線維筋痛症(FMもしくはFMS:Fibromyalgia Syndrome)とは、全身のさまざまな場所に激しい痛みが出る病気です。具体的な原因は現時点では分かっていません。そのため、病院で行われる検査では異常が出ないことが多く、正しい診断をすることが難しいとされています。近年では、世界的歌手であるレディーガガ女史が公表し注目されました。日本でも約200万人が疾患をかかえているといわれています。2010年代、明治国際医療大学 教授 伊藤和憲氏らのグループが中心となり研究が進められ効果が検証されました。現在、線維筋痛症のガイドラインにも鍼灸が掲載されています。

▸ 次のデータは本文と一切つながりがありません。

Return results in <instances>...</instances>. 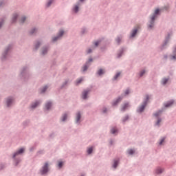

他にも日本鍼灸の研究については別途ご紹介いたします。

鍼灸の読み方

よく質問されるのが鍼灸の読み方です。鍼灸は鍼(はり)と灸(きゅう)と書いて「しんきゅう」と読みます。また、「はりきゅう」と読む場合もあります。また、針灸は同意語です。

日本鍼灸大学(仮)の趣旨

日本鍼灸大学(仮)は、学校教育基本法上の大学、教育施設ではございません。大学名称の仕様に関しましては文部科学省にご相談の上使用しています。
鍼灸師の先生と日本鍼灸大学は鍼灸鍼の製造メーカーであるセイリン株式会社とで、近代の日本鍼灸の整理と次の2,000年に継ぐための鍼灸学の土台を考え、「世間と鍼灸を学問する」をテーマにしつつ、日本で初めての大学である明治鍼灸大学(現:明治国際医療大学)の創立者である谷口健蔵先生・盲人でありながら鍼灸師として初めて医学博士になられた東京教育大学(現:筑波大学)芹澤勝助先生たち先人が求めた「鍼灸師に学問を通して心の豊かさ」を考えてまいりたいと思っております。鍼灸にご興味のあるすべての皆様どうぞよろしくお願いします。